- **WORK INSTRUCTIONS**: All of the data needs to be repeated exactly.

- **RECORDS PROVIDED**:
┄┄┄┄┄┄
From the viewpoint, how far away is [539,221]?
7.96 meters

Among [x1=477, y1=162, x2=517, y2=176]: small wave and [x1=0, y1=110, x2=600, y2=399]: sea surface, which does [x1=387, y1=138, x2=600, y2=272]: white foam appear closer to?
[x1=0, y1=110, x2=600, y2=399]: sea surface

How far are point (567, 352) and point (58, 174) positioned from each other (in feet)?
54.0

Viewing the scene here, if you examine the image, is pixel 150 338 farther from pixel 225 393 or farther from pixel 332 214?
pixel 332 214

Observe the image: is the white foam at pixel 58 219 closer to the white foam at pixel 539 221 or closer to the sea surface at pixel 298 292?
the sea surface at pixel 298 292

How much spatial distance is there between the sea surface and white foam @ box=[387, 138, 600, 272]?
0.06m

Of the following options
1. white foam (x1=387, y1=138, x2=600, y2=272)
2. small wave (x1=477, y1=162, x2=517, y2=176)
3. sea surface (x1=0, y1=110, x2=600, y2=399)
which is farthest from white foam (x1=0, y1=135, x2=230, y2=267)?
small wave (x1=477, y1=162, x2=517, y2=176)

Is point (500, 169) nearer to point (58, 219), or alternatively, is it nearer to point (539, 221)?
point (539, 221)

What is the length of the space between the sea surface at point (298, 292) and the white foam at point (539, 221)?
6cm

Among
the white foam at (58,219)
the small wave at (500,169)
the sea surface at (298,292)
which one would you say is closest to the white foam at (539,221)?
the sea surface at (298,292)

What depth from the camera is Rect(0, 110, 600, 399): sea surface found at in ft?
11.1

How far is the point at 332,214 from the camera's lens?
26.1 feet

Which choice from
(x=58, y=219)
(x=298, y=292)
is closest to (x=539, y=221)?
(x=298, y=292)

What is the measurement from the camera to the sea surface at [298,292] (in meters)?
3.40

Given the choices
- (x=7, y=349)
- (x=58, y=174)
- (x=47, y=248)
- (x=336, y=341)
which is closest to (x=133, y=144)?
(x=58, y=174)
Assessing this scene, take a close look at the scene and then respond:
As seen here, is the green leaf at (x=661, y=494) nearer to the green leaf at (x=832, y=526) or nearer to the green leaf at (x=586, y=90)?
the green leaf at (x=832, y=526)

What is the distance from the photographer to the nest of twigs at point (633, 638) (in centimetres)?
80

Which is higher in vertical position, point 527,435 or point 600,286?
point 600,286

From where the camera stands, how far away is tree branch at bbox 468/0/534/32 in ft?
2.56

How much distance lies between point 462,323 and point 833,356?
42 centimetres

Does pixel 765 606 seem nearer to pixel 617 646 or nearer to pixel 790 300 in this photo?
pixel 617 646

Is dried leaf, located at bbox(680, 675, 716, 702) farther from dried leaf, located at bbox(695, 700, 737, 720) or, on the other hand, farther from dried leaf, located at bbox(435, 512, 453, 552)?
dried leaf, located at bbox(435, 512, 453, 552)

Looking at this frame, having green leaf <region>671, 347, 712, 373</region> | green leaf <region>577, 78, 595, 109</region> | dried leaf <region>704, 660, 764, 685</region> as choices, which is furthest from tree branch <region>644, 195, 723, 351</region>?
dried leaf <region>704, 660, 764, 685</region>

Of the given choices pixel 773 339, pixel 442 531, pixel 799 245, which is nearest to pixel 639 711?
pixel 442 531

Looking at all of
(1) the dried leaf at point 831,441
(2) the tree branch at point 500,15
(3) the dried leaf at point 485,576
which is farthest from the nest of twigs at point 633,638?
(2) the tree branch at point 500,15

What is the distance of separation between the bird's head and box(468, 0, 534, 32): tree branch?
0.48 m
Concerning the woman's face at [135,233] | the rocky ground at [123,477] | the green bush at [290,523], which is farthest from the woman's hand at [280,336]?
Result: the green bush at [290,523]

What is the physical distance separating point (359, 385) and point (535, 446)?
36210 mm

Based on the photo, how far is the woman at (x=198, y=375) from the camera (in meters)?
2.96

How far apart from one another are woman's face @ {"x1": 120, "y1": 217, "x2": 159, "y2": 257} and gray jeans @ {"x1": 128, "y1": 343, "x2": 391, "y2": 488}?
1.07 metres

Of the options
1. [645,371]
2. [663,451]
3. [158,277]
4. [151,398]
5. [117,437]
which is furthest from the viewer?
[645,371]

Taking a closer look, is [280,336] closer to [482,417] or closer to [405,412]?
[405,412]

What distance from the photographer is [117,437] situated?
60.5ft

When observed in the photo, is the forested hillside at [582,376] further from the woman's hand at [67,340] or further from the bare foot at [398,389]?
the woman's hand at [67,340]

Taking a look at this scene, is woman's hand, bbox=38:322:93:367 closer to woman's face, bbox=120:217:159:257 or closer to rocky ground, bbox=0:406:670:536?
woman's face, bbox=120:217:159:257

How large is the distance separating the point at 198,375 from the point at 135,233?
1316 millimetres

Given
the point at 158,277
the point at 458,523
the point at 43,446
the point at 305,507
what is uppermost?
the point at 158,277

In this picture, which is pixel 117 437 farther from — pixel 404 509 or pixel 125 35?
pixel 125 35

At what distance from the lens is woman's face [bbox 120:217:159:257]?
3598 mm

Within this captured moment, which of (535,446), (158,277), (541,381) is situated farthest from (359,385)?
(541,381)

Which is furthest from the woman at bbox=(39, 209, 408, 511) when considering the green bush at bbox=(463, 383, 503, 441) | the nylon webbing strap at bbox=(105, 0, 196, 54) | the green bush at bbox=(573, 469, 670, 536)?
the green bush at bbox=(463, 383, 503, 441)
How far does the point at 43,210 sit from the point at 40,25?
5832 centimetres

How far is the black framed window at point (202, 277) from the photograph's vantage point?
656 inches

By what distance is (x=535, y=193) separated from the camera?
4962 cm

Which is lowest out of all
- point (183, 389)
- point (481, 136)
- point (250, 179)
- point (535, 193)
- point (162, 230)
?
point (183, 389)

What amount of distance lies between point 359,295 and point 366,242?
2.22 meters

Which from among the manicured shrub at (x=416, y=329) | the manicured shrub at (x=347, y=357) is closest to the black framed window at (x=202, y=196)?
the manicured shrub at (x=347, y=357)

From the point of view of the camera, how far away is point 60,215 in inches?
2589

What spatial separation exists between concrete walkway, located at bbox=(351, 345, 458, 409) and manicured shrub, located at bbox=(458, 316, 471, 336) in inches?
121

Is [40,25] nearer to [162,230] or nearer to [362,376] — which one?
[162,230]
┄┄┄┄┄┄
- **CORRECT ANSWER**:
From the viewpoint, how far away is [539,221]?
7.96 meters

Among [x1=477, y1=162, x2=517, y2=176]: small wave and [x1=0, y1=110, x2=600, y2=399]: sea surface, which does [x1=387, y1=138, x2=600, y2=272]: white foam appear closer to?
[x1=0, y1=110, x2=600, y2=399]: sea surface

How far are point (567, 352) and point (58, 174) positioned from each other (in feet)?
54.0

Viewing the scene here, if you examine the image, is pixel 150 338 farther from pixel 225 393 or farther from pixel 332 214?
pixel 332 214

Observe the image: is the white foam at pixel 58 219 closer to the white foam at pixel 539 221 or closer to the sea surface at pixel 298 292?
the sea surface at pixel 298 292

How much spatial distance is there between the sea surface and white foam @ box=[387, 138, 600, 272]?
0.06m

Of the following options
1. white foam (x1=387, y1=138, x2=600, y2=272)
2. small wave (x1=477, y1=162, x2=517, y2=176)
3. sea surface (x1=0, y1=110, x2=600, y2=399)
which is farthest from white foam (x1=0, y1=135, x2=230, y2=267)?
small wave (x1=477, y1=162, x2=517, y2=176)

Is point (500, 169) nearer to point (58, 219), or alternatively, is it nearer to point (539, 221)?
point (539, 221)

What is the length of the space between the sea surface at point (298, 292) and the white foam at point (539, 221)?
6cm

Among
the white foam at (58,219)
the small wave at (500,169)
the sea surface at (298,292)
which one would you say is closest to the white foam at (539,221)?
the sea surface at (298,292)

What depth from the camera is Rect(0, 110, 600, 399): sea surface found at in ft?
11.1

How far is the point at 332,214 from the camera's lens?
26.1 feet

Which choice from
(x=58, y=219)
(x=298, y=292)
is closest to (x=539, y=221)?
(x=298, y=292)

What is the measurement from the camera to the sea surface at [298,292] (in meters)?
3.40

Given the choices
- (x=7, y=349)
- (x=58, y=174)
- (x=47, y=248)
- (x=336, y=341)
which is closest to (x=133, y=144)?
(x=58, y=174)
Assessing this scene, take a close look at the scene and then respond:
As seen here, is the green leaf at (x=661, y=494) nearer to the green leaf at (x=832, y=526) or nearer to the green leaf at (x=586, y=90)?
the green leaf at (x=832, y=526)

What is the distance from the photographer to the nest of twigs at point (633, 638) (in centimetres)?
80

Which is higher in vertical position, point 527,435 or point 600,286?
point 600,286

From where the camera stands, how far away is tree branch at bbox 468/0/534/32 in ft?
2.56

How much distance lies between point 462,323 and point 833,356?
42 centimetres

Does pixel 765 606 seem nearer to pixel 617 646 or nearer to pixel 790 300 in this photo?
pixel 617 646

Is dried leaf, located at bbox(680, 675, 716, 702) farther from dried leaf, located at bbox(695, 700, 737, 720) or, on the other hand, farther from dried leaf, located at bbox(435, 512, 453, 552)?
dried leaf, located at bbox(435, 512, 453, 552)

Looking at this frame, having green leaf <region>671, 347, 712, 373</region> | green leaf <region>577, 78, 595, 109</region> | dried leaf <region>704, 660, 764, 685</region> as choices, which is furthest from tree branch <region>644, 195, 723, 351</region>?
dried leaf <region>704, 660, 764, 685</region>

Of the given choices pixel 773 339, pixel 442 531, pixel 799 245, which is nearest to pixel 639 711?
pixel 442 531

Looking at all of
(1) the dried leaf at point 831,441
(2) the tree branch at point 500,15
(3) the dried leaf at point 485,576
which is farthest from the nest of twigs at point 633,638?
(2) the tree branch at point 500,15

What is the distance of separation between the bird's head and box(468, 0, 534, 32): tree branch?
0.48 m
Concerning the woman's face at [135,233] | the rocky ground at [123,477] | the green bush at [290,523], which is farthest from the woman's hand at [280,336]?
Result: the green bush at [290,523]

What is the physical distance separating point (359, 385) and point (535, 446)?
36210 mm

Based on the photo, how far is the woman at (x=198, y=375) from the camera (in meters)?
2.96

How far apart from one another are woman's face @ {"x1": 120, "y1": 217, "x2": 159, "y2": 257} and gray jeans @ {"x1": 128, "y1": 343, "x2": 391, "y2": 488}?
1.07 metres

Of the options
1. [645,371]
2. [663,451]
3. [158,277]
4. [151,398]
5. [117,437]
which is furthest from the viewer?
[645,371]

Taking a closer look, is [280,336] closer to [482,417] or closer to [405,412]?
[405,412]

What distance from the photographer is [117,437] situated?
60.5ft

When observed in the photo, is the forested hillside at [582,376] further from the woman's hand at [67,340] or further from the bare foot at [398,389]?
the woman's hand at [67,340]

Taking a look at this scene, is woman's hand, bbox=38:322:93:367 closer to woman's face, bbox=120:217:159:257 or closer to rocky ground, bbox=0:406:670:536?
woman's face, bbox=120:217:159:257

How large is the distance separating the point at 198,375 from the point at 135,233?
1316 millimetres

Given
the point at 158,277
the point at 458,523
the point at 43,446
the point at 305,507
what is uppermost?
the point at 158,277

In this picture, which is pixel 117 437 farther from — pixel 404 509 or pixel 125 35?
pixel 125 35

At what distance from the lens is woman's face [bbox 120:217:159:257]?
3598 mm

Within this captured moment, which of (535,446), (158,277), (541,381) is situated farthest from (359,385)?
(541,381)

Which is furthest from the woman at bbox=(39, 209, 408, 511) when considering the green bush at bbox=(463, 383, 503, 441) | the nylon webbing strap at bbox=(105, 0, 196, 54) | the green bush at bbox=(573, 469, 670, 536)?
the green bush at bbox=(463, 383, 503, 441)
How far does the point at 43,210 sit from the point at 40,25?
5832 centimetres

How far is the black framed window at point (202, 277) from the photograph's vantage point?
656 inches

By what distance is (x=535, y=193) separated from the camera?
4962 cm

Which is lowest out of all
- point (183, 389)
- point (481, 136)
- point (250, 179)
- point (535, 193)
- point (162, 230)
?
point (183, 389)

What amount of distance lies between point 359,295 and point 366,242?
2.22 meters

Which from among the manicured shrub at (x=416, y=329) | the manicured shrub at (x=347, y=357) is closest to the black framed window at (x=202, y=196)?
the manicured shrub at (x=347, y=357)

From the point of view of the camera, how far away is point 60,215 in inches?
2589

What spatial separation exists between concrete walkway, located at bbox=(351, 345, 458, 409) and manicured shrub, located at bbox=(458, 316, 471, 336) in inches?
121

Is [40,25] nearer to [162,230] or nearer to [362,376] — which one?
[162,230]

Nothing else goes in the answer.